The “Day of Action to Defend Public Education,” springing from demonstrations last fall at the University of California at Berkeley and other UC schools, grew to encompass education communities from kindergarten through graduate school in cities and towns around the country.
In San Francisco, actions began early in the morning, with many campuses, from elementary schools through state universities holding their own protests. Feeder marches brought thousands to Civic Center Plaza for a 5 p.m. “Rally for California’s Future.”
Among the crowd was the Ramirez family. Holding a sign her class had made, Alvarado School third grader Jessica Ramirez balanced on a pedestal, so she’d be seen better. With over 35 students in her class, she said, “We need more teachers!” Her brother, fifth grader Cesar Ramirez, said his class had fewer school supplies and materials than before. Their mother, Maria Ramirez, said she thought “several hundred” families from the school had come to the rally.
A group of women students from California State University-East Bay carried their college’s banner. They said the CSU system’s over-30 percent tuition hike has left many students unable to continue their education. Those still able to enroll must remain in school longer, they added, because it’s harder to schedule courses required for graduation as faculty members are laid off and classes eliminated.
In Oakland and other districts, schools conducted their spring “disaster drills” to dramatize their funding crisis.
Last fall University of California regents raised tuition more than 30 percent.

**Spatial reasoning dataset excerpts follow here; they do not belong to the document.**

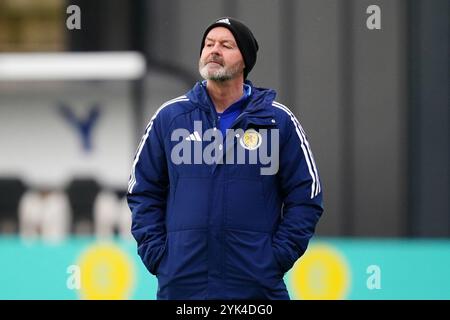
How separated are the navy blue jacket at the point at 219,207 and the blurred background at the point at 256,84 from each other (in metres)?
1.35

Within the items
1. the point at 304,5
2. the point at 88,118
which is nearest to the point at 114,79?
the point at 88,118

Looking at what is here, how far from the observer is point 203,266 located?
11.7 feet

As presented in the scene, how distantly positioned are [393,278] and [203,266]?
1648mm

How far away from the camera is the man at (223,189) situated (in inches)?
140

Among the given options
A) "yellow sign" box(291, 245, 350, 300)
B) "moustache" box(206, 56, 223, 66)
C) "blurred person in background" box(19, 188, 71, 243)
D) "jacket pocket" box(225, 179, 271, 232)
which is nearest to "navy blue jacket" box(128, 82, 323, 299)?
"jacket pocket" box(225, 179, 271, 232)

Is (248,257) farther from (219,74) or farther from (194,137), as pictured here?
(219,74)

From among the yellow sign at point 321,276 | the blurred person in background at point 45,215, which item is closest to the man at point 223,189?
the yellow sign at point 321,276

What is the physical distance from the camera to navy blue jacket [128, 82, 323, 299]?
357 cm

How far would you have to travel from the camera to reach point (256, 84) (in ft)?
16.4
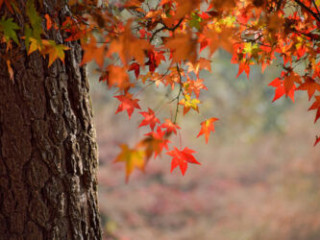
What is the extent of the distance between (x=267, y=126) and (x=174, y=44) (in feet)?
21.8

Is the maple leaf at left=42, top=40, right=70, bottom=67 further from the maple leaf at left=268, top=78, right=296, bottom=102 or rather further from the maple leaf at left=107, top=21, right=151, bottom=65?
the maple leaf at left=268, top=78, right=296, bottom=102

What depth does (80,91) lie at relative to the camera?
1.10m

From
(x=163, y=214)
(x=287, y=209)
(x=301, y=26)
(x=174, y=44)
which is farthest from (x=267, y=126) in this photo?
(x=174, y=44)

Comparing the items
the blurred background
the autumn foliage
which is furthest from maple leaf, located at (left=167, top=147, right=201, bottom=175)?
the blurred background

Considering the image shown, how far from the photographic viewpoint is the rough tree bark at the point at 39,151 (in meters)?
1.00

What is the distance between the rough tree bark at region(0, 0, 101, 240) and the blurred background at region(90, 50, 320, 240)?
8.61 feet

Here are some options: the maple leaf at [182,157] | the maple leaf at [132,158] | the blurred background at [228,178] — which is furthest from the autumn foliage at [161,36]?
the blurred background at [228,178]

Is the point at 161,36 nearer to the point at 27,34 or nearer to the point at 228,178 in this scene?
the point at 27,34

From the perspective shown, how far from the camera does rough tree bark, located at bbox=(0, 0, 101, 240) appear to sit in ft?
3.28

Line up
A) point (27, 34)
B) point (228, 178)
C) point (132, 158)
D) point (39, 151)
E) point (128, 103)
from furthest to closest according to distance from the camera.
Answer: point (228, 178)
point (128, 103)
point (39, 151)
point (27, 34)
point (132, 158)

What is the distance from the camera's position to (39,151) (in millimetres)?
1012

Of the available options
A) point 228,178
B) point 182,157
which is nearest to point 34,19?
point 182,157

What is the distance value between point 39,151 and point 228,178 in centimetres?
483

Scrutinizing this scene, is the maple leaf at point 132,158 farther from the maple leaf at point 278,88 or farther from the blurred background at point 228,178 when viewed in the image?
the blurred background at point 228,178
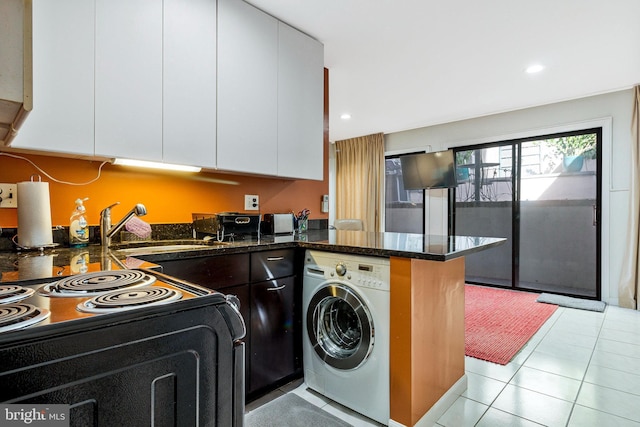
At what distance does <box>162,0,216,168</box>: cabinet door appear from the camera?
5.98 ft

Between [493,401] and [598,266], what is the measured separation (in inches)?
125

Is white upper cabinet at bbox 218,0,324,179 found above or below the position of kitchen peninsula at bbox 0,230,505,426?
above

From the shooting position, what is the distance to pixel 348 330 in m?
1.92

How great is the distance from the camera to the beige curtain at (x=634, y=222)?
11.8ft

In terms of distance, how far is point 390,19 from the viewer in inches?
93.3

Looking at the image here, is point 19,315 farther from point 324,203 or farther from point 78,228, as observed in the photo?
point 324,203

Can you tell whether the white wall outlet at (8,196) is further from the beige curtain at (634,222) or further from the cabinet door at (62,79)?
the beige curtain at (634,222)

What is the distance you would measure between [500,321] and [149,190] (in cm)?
342

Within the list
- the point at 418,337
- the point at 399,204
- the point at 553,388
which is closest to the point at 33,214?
the point at 418,337

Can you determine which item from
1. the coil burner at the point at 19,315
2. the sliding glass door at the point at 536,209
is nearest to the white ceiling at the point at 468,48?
the sliding glass door at the point at 536,209

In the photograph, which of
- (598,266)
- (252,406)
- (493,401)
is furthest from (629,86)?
(252,406)

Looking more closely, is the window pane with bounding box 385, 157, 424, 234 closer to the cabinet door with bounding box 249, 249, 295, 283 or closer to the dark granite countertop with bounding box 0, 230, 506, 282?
the dark granite countertop with bounding box 0, 230, 506, 282

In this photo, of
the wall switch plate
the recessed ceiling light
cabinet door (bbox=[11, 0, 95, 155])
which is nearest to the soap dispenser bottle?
cabinet door (bbox=[11, 0, 95, 155])

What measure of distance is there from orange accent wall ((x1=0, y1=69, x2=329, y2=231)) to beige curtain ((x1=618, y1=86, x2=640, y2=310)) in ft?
12.5
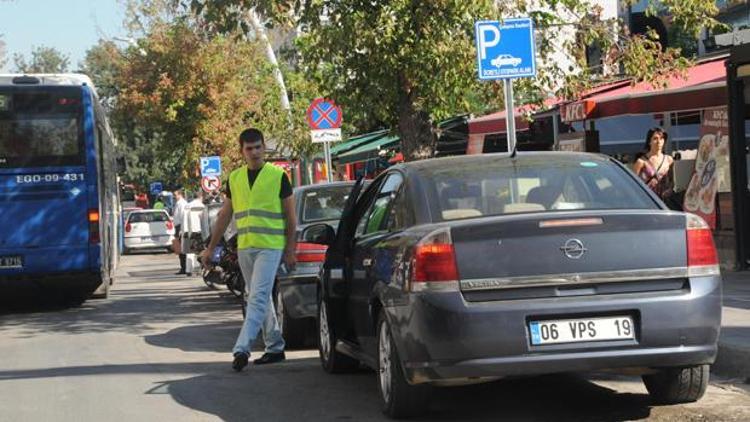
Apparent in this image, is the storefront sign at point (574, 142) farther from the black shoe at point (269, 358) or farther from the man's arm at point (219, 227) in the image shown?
the black shoe at point (269, 358)

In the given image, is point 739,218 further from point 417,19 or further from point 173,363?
point 173,363

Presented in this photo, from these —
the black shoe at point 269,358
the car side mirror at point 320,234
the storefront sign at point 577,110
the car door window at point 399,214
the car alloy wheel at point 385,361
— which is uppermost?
the storefront sign at point 577,110

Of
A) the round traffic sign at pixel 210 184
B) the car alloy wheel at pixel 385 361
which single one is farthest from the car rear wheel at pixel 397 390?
the round traffic sign at pixel 210 184

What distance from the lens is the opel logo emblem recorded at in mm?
6406

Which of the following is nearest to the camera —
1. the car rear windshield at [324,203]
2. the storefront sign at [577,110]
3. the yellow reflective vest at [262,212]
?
the yellow reflective vest at [262,212]

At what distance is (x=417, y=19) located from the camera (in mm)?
14953

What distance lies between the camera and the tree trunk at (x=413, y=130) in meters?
15.9

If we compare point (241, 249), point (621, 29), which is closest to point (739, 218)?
point (621, 29)

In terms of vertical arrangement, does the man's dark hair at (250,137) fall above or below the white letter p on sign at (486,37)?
below

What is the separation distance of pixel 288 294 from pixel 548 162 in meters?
3.86

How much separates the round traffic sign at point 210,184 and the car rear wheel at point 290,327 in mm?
24580

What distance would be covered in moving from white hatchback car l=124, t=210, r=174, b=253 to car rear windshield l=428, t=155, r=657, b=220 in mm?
35386

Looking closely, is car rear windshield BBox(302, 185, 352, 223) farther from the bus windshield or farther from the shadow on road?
the bus windshield

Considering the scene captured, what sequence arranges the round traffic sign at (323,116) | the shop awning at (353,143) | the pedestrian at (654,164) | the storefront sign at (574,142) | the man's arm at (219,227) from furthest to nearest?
the shop awning at (353,143) → the round traffic sign at (323,116) → the storefront sign at (574,142) → the pedestrian at (654,164) → the man's arm at (219,227)
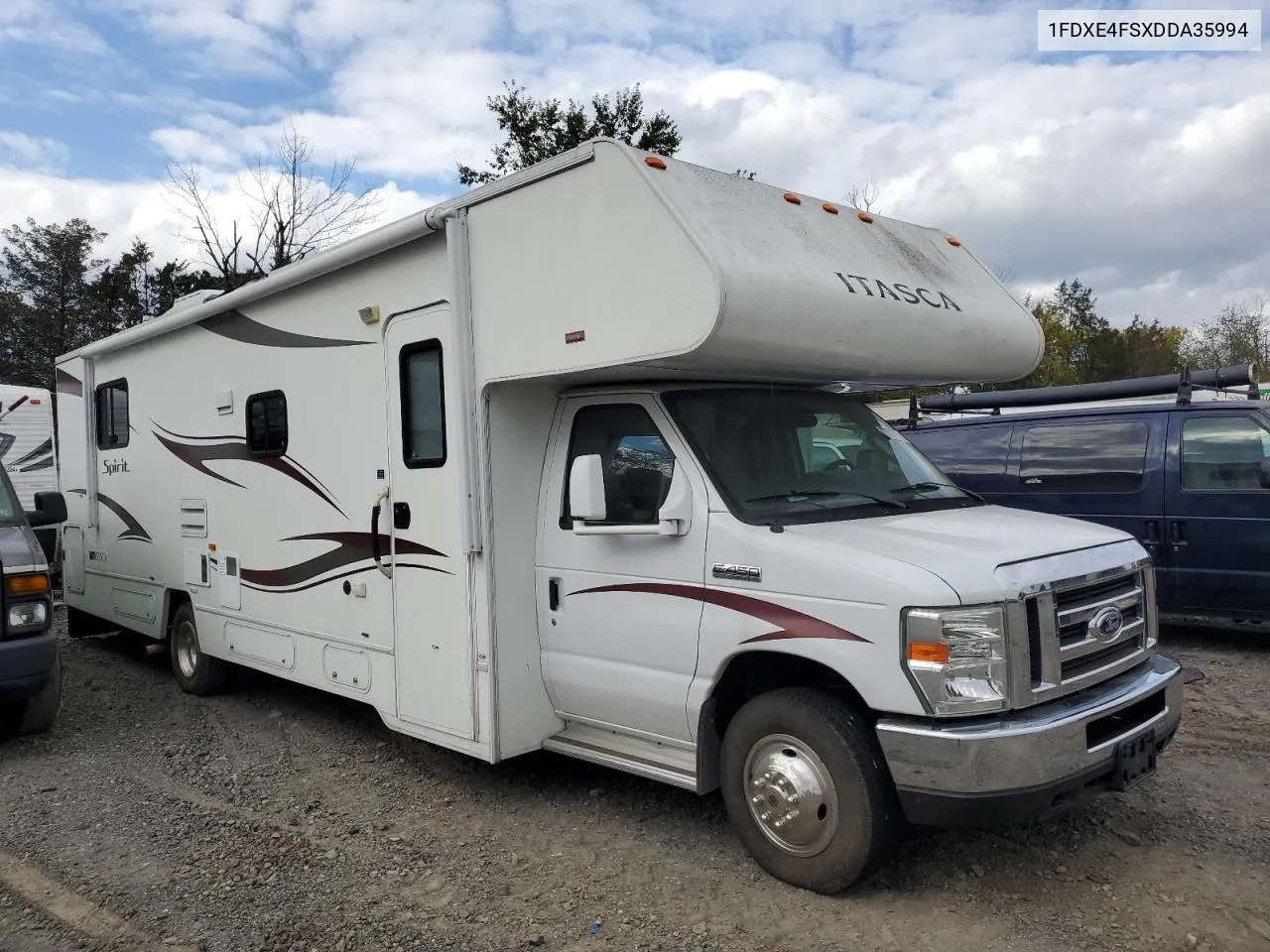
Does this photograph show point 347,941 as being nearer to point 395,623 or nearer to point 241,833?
point 241,833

Community colleges are also experiencing big fee hikes, layoffs and elimination of courses.
California’s public education system has been buffeted by budget cuts as Republican Governor Arnold Schwarzenegger and the Democrat-led state legislature struggle with a $20 billion deficit in the upcoming general fund budget, on top of a $60 billion shortfall last year. Republican legislators, backed by the governor, refuse to raise taxes; the Democrats’ majority does not reach the two-thirds needed to pass a budget or raise taxes.
At the day of action, many signs urged passage of the California Democracy Act, which would allow budgets and taxes to pass with a simple majority. Other measures include a bill to provide an additional $2 billion for education through taxing oil extraction – something done by all other oil-producing states.
Though California’s situation is among the worst, public education has suffered massive cuts throughout the country. Actions were held in over 30 states:
• Hundreds of University of Illinois faculty and graduate assistants marched with signs reading, “Furlough legislators,” to protest furloughs and pay cuts affecting thousands of university workers.
• University of Texas at Austin students and staff protested an increase of over 5 percent in tuition and fees.
• In New York City, parents, teachers and students rallied at City Hall against the impending closure of 19 schools and expansion of charter schools.
• Demonstrators in Olympia, Wash., bearing a mock coffin emblazoned with “R.I.P. Education, interrupted a legislative debate by singing “Amazing Grace” and a protest song.
The campaign continues. On March 5, the “March for California’s Future” leaves Los Angeles for a 48-day march through the Central Valley to the state capitol, Sacramento. The march, initiated by the California Federation of Teachers, has set goals to “restore the promise of public education, a government and economy that work for all Californians, and fair tax and budget policies to fund California’s future.”